Desde el punto de vista práctico, cualquier paciente que reciba un inhibidor de punto de control inmunitario debe ser advertido de que consulte sin demora si nota debilidad muscular, dificultad para hablar, tragar o respirar. Para los clínicos, resulta crucial mantener un alto grado de sospecha, dado que los primeros síntomas son a menudo inespecíficos y el retraso diagnóstico empeora las posibilidades de recuperación.
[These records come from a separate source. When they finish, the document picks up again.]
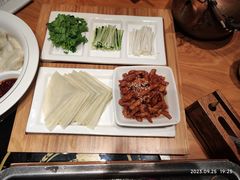 -娜仁图雅蒙古美食村(33小镇店)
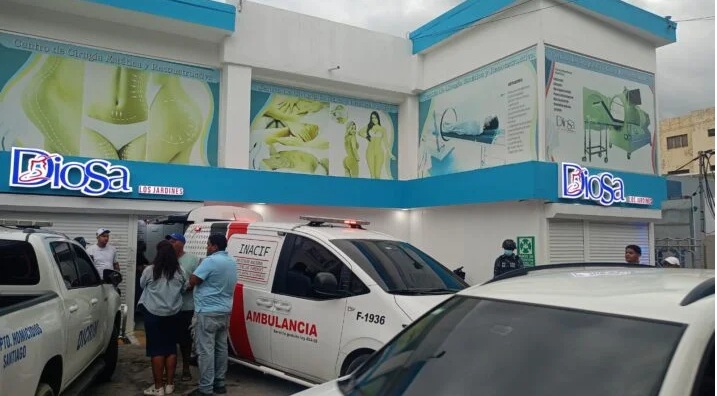 Disponen el cierre definitivo de centro estético en Santiago imagen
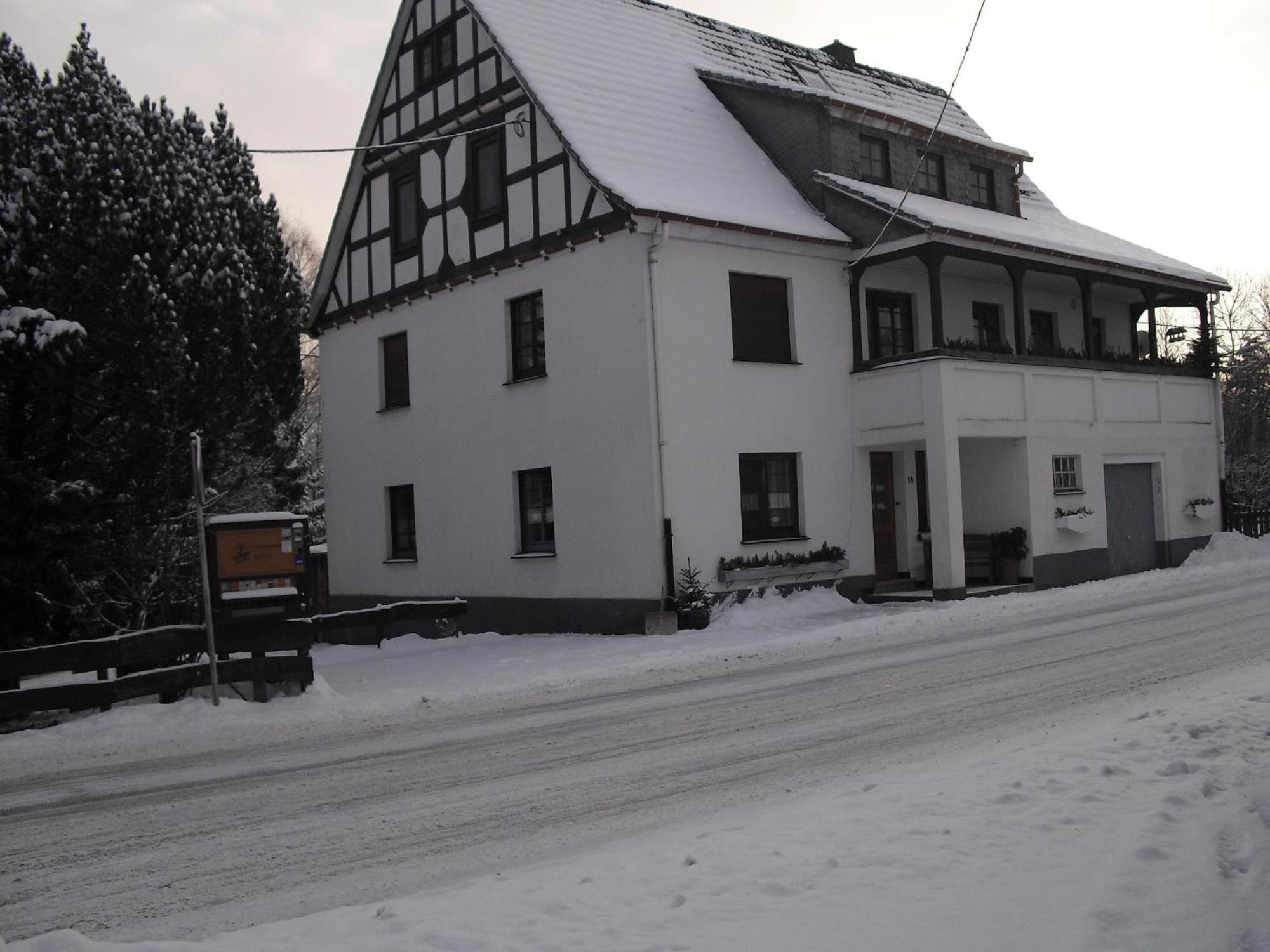 Cosy Apartment In Menkhausen Near The Ski Area Schmallenberg Eksteriør bilde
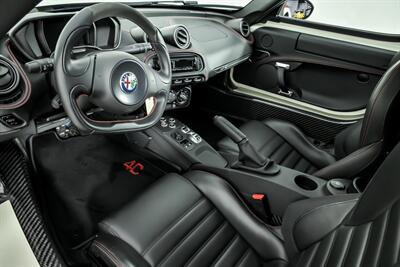 2016 Alfa Romeo 4C   - Photo 16 - Joliet, IL 60435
La comprensión de la firma inmunitaria en la miastenia gravis resistente ha transformado la manera de ver esta enfermedad: ya no se trata solo de subir o bajar corticoides, sino de identificar qué eje inmunológico está dominando en cada paciente (células B y plasmablastos, IgG y FcRn, complemento, células T reguladoras, etc.) y elegir la diana terapéutica más adecuada entre un abanico creciente de biológicos, inhibidores del complemento, bloqueadores de FcRn, terapias anti‑B y estrategias de rescate como IgIV o plasmaféresis. Todo ello, sumado al esfuerzo por descubrir nuevos autoantígenos, perfeccionar biomarcadores funcionales y adaptar los tratamientos a perfiles concretos (como MG‑MuSK, casos oncológicos con ICI o formas farmacorresistentes del registro español), está acercando la MG a un modelo de medicina de precisión real, en el que cada paciente recibe la combinación más lógica para su huella inmunológica y sus circunstancias clínicas.